Integral $\int\limits_0^a x^b (1 - c x)^d\ \cosh x\,\mathrm dx$ How does one calculate
$$\frac{2\pi^{\frac{m-1}{2}}}{\Gamma \left(\frac{m-1}{2} \right)} \left(\frac{\alpha}{\kappa} \right)^{\frac{1}{\alpha}-1}\int\limits_0^{\kappa/\alpha}x^{m+\frac{1}{\alpha}-2}\cosh(x)\left(1-\left(\frac{\alpha}{\kappa}x\right)\right)^{\frac{2}{\alpha}}dx ?$$
 A: Since there is no context, there are no bounds on the parameters.  Consequently, I have invented bounds and evluated a closely related integral, which evaluation is dependent on those bounds.  If $c \in \mathbb{R}$ and $c > 0$, $\Re(b) > -1$, and $\Re(d) > -1$, 
$$  \int_0^{1/c} \; x^b (1 - c x)^d \cosh(x) \,\mathrm{d}x = 2^{-1-b-d}c^{-1-b}\pi \Gamma(b+1)\Gamma(d+1) \cdot {}_2\overline{F}_3\left( \frac{b+1}{2}, \frac{b+2}{2}; \frac{1}{2}, \frac{1}{2}(b+d+2), \frac{1}{2}(b+d+3); \frac{1}{4 c^2} \right)  \text{,}$$
where ${}_p \overline{F}_q(\vec{a}; \vec{b}; z)$ is the regularized generalized hypergeometric function.

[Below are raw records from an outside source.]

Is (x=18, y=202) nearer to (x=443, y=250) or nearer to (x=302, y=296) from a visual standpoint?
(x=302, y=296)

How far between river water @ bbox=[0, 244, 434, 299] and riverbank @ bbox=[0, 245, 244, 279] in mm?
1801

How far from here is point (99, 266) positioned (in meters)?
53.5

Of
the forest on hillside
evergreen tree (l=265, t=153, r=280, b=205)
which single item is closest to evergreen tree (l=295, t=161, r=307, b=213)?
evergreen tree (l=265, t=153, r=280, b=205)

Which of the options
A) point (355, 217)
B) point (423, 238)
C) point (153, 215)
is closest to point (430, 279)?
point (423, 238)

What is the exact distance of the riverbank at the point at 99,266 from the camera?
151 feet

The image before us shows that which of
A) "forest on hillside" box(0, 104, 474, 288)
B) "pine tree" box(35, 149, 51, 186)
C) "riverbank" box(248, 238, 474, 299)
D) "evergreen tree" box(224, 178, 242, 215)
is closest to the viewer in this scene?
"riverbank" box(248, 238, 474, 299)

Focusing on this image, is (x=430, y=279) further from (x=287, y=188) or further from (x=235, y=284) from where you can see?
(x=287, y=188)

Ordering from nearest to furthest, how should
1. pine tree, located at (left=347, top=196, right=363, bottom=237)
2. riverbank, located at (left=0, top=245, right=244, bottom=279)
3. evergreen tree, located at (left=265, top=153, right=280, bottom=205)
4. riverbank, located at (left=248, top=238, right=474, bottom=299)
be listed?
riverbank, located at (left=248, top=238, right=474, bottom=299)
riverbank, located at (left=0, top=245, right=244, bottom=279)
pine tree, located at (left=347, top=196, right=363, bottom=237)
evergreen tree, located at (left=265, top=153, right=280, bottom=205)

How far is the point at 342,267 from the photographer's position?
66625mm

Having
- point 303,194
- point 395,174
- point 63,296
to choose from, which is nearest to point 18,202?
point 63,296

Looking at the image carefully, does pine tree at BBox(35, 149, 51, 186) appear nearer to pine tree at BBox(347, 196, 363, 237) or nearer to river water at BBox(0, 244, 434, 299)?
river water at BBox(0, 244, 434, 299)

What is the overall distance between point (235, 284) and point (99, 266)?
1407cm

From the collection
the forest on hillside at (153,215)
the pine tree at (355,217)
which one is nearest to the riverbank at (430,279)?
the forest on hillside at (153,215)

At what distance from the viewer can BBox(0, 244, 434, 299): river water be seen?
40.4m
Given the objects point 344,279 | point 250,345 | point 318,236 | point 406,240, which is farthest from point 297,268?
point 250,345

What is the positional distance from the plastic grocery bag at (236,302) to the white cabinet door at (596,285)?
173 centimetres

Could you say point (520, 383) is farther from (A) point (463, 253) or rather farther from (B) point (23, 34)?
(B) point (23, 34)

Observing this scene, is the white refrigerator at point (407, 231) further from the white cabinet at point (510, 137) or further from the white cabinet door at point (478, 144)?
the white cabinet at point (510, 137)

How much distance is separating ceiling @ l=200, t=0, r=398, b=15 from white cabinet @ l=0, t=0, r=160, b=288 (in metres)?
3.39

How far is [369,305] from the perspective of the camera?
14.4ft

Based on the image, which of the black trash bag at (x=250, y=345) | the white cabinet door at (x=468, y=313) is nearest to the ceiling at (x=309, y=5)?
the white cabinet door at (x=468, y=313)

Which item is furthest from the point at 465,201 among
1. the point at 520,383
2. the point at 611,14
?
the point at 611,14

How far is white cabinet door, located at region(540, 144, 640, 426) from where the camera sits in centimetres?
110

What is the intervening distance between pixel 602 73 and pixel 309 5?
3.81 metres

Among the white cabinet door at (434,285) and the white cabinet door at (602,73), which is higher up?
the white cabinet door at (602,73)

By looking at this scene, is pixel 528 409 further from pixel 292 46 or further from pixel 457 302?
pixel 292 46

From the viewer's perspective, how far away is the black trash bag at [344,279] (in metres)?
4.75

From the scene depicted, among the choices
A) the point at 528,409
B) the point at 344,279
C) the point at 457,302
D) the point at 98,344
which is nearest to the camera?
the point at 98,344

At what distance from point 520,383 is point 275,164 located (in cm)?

A: Doing basically the same as @Eric Towers, for the integral 
$$I=\frac{2\pi^{\frac{m-1}{2}}}{\Gamma \left(\frac{m-1}{2} \right)} \left(\frac{\alpha}{\kappa} \right)^{\frac{1}{\alpha}-1}\int\limits_0^{\kappa/\alpha}x^{m+\frac{1}{\alpha}-2}\cosh(x)\left(1-\frac{\alpha}{\kappa}x\right)^{\frac{2}{\alpha}}\,dx $$
we have
$$I=K\, _2F_3\left(\frac{1}{2 \alpha }+\frac{m-1}{2},\frac{1}{2 \alpha
   }+\frac{m}{2};\frac{1}{2},\frac{3}{2 \alpha }+\frac{m}{2},\frac{3}{2 \alpha
   }+\frac{m+1}{2};\frac{\kappa ^2}{4 \alpha ^2}\right)$$
where
$$K=\frac 2 {\sqrt \pi}\left(\frac { \kappa\sqrt \pi}{\alpha}\right)^m \,\,\frac{ \Gamma \left(1+\frac{2}{\alpha }\right)\,
   \Gamma \left(m+\frac{1}{\alpha
   }-1\right)}{\Gamma \left(\frac{m-1}{2}\right)\, \Gamma
   \left(m+\frac{3}{\alpha }\right)}$$
provided $\qquad \alpha  \kappa >0\land \Re\left(m+\frac{1}{\alpha }\right)>1\land
   \Re\left(\frac{1}{\alpha }\right)>-\frac{1}{2}$